Gov. Mike Round’s proposed 2010 fiscal year budget cuts $1 million in state general funds for the South Dakota Cooperative Extension Service.
“There would be a significant impact on programming Extension would be able to provide. Programming such as education, agricultural, 4-H, family and consumer science and community development,” said Donald Marshall, interim dean of College of Agriculture and Biological Sciences.
“The proposed cuts would impact the role of Extension – linking research and teaching it across the state,” said Rosie Nold, the district extension director for the north district.
On Feb. 23, the Joint Appropriations Committee in the South Dakota Legislature held a follow-up budget hearing for the Cooperative Extension Service and Agricultural Experiment Station.

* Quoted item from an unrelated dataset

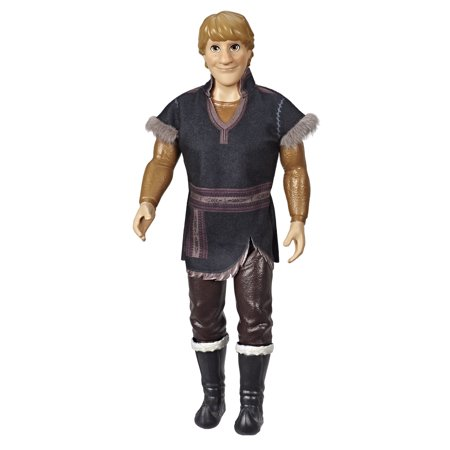 Disney Frozen 2 Kristoff Fashion Doll with Brown Movie Outfit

Marshall said there were many people and a few committee members that spoke in favor of the Extension Service at the hearing. Whether the proposed cuts for Extension become a reality is up to the South Dakota Legislature, Marshall said.
The Extension Service’s budget in fiscal year 2009 was made up of $8.5 million of state general funds, about $3.2 million in federal Smith-Lever funds and approximately $3 million from county governments. South Dakota state funding made up roughly 58 percent of the Extension’s budget last year. The money from county governments is directly provided to county Extension offices.
Last year, 95 percent of the state general funds received by the Extension Service were used for salaries and benefits of employees. The state general funds pay for 71 percent of Extension educators’ salaries and benefits, while the remaining 29 percent is paid by the federal Smith-Lever funds.
Since the state general funds are used for salaries and benefits, Marshall said open positions would be cut first. Extension would have to look at all vacant positions and eliminate them across all of the program areas, said Marshall.
“Over time, we might fill the positions cut, but for now, cut the vacancies,” Marshall said.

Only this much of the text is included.